Format as a JSON list of strings the part of the records that opens with the line containing "Looking at this picture, does" and runs through the end of the records, one string per line and blank lines excluded.

Records excerpted from a collection
........
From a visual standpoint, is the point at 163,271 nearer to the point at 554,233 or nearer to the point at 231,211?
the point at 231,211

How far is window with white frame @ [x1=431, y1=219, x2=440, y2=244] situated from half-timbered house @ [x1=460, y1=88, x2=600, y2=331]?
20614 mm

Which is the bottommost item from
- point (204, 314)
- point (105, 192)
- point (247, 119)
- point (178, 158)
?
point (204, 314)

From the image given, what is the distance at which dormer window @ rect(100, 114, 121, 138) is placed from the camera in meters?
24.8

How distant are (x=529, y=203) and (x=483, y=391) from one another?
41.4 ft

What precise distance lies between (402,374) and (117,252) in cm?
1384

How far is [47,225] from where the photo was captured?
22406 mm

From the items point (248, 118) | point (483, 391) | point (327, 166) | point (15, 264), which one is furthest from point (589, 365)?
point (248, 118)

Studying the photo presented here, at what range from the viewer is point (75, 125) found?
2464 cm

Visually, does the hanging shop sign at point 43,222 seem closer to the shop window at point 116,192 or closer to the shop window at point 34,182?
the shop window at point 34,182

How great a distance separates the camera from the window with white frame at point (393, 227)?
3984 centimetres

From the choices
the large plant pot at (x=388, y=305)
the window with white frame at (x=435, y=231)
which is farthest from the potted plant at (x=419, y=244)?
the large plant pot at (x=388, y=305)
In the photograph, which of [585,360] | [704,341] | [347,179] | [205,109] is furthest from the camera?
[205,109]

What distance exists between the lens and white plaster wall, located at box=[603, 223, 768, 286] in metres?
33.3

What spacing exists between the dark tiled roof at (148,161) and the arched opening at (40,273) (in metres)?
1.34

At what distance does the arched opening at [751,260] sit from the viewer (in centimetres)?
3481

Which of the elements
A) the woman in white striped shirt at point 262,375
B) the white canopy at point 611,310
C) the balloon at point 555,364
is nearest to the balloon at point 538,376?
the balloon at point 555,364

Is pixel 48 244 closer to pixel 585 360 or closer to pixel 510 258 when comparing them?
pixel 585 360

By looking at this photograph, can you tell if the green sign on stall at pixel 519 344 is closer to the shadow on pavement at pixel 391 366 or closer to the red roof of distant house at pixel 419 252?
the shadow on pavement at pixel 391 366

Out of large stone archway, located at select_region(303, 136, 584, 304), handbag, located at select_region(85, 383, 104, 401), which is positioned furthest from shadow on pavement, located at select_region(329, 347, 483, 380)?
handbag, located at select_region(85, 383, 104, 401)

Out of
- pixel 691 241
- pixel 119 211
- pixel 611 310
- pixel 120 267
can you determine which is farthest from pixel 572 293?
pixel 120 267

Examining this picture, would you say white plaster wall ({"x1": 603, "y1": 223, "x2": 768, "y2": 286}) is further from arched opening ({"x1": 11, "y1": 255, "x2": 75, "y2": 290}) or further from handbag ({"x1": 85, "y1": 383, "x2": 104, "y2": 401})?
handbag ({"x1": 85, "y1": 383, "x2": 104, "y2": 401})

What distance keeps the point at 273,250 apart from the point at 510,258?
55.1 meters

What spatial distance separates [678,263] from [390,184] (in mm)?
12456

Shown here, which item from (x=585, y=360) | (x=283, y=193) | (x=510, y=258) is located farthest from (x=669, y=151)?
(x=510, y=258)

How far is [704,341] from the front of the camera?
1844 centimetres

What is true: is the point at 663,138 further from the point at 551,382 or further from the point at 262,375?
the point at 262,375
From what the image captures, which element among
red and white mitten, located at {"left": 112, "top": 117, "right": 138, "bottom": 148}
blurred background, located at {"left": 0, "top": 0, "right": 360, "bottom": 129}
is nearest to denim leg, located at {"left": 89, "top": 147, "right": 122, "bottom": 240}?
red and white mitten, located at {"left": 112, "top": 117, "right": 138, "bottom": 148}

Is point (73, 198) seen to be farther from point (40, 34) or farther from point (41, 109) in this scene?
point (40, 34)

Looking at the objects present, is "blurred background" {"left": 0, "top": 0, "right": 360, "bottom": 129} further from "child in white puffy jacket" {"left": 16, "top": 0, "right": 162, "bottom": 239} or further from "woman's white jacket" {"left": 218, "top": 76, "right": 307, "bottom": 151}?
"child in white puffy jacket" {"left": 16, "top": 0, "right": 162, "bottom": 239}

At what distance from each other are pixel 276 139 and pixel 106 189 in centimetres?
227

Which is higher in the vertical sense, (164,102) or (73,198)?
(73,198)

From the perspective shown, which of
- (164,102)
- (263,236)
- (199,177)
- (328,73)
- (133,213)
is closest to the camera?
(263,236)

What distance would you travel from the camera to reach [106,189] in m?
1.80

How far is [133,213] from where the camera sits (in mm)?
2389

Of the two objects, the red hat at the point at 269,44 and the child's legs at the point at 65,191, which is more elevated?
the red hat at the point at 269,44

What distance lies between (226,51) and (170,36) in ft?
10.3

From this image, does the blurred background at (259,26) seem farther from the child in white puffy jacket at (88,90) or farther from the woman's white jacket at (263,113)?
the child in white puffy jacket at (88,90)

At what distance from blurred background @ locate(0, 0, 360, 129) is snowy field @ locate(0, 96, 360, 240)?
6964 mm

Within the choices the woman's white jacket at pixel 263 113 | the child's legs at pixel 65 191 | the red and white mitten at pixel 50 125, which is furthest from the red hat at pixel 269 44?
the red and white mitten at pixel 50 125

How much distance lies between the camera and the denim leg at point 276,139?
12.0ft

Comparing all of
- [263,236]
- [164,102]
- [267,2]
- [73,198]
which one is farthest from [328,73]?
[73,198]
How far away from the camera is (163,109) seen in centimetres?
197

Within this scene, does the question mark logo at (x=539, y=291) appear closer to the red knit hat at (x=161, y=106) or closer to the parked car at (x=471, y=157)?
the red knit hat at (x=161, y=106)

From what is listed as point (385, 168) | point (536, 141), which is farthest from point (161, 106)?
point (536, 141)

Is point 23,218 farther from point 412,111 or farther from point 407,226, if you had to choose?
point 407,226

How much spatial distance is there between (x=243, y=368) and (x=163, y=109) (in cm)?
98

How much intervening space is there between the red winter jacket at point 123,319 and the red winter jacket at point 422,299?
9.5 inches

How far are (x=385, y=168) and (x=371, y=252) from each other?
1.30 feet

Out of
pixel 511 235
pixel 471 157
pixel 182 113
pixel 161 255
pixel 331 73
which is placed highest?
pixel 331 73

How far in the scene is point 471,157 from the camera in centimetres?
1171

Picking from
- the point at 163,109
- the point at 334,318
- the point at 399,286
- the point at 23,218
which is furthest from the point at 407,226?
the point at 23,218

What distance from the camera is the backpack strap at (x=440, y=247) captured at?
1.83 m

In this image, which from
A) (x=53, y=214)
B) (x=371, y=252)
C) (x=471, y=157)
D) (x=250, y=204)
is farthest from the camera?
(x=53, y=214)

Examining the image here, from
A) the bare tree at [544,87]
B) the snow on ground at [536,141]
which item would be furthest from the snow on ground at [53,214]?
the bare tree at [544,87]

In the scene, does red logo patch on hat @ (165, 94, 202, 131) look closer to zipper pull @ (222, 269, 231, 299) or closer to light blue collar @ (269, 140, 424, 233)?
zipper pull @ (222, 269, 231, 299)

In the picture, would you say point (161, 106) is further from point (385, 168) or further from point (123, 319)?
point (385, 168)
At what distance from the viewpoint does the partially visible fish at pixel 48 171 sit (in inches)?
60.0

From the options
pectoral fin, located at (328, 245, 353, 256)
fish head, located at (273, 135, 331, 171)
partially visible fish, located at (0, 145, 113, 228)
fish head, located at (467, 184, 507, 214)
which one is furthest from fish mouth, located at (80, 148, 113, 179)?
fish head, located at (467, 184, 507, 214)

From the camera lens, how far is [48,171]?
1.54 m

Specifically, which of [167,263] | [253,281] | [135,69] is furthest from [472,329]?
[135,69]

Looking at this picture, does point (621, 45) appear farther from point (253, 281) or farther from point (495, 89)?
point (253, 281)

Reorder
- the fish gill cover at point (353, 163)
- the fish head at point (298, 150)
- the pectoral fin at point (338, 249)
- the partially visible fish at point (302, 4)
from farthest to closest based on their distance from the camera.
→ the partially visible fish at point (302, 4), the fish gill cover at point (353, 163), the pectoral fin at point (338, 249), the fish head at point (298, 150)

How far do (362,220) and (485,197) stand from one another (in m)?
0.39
........
Output for this task.
[
  "Looking at this picture, does point (621, 45) appear farther from point (253, 281) or farther from point (495, 89)?",
  "point (253, 281)",
  "Reorder",
  "- the fish gill cover at point (353, 163)",
  "- the fish head at point (298, 150)",
  "- the pectoral fin at point (338, 249)",
  "- the partially visible fish at point (302, 4)",
  "from farthest to closest based on their distance from the camera.",
  "→ the partially visible fish at point (302, 4), the fish gill cover at point (353, 163), the pectoral fin at point (338, 249), the fish head at point (298, 150)",
  "How far do (362,220) and (485,197) stand from one another (in m)?",
  "0.39"
]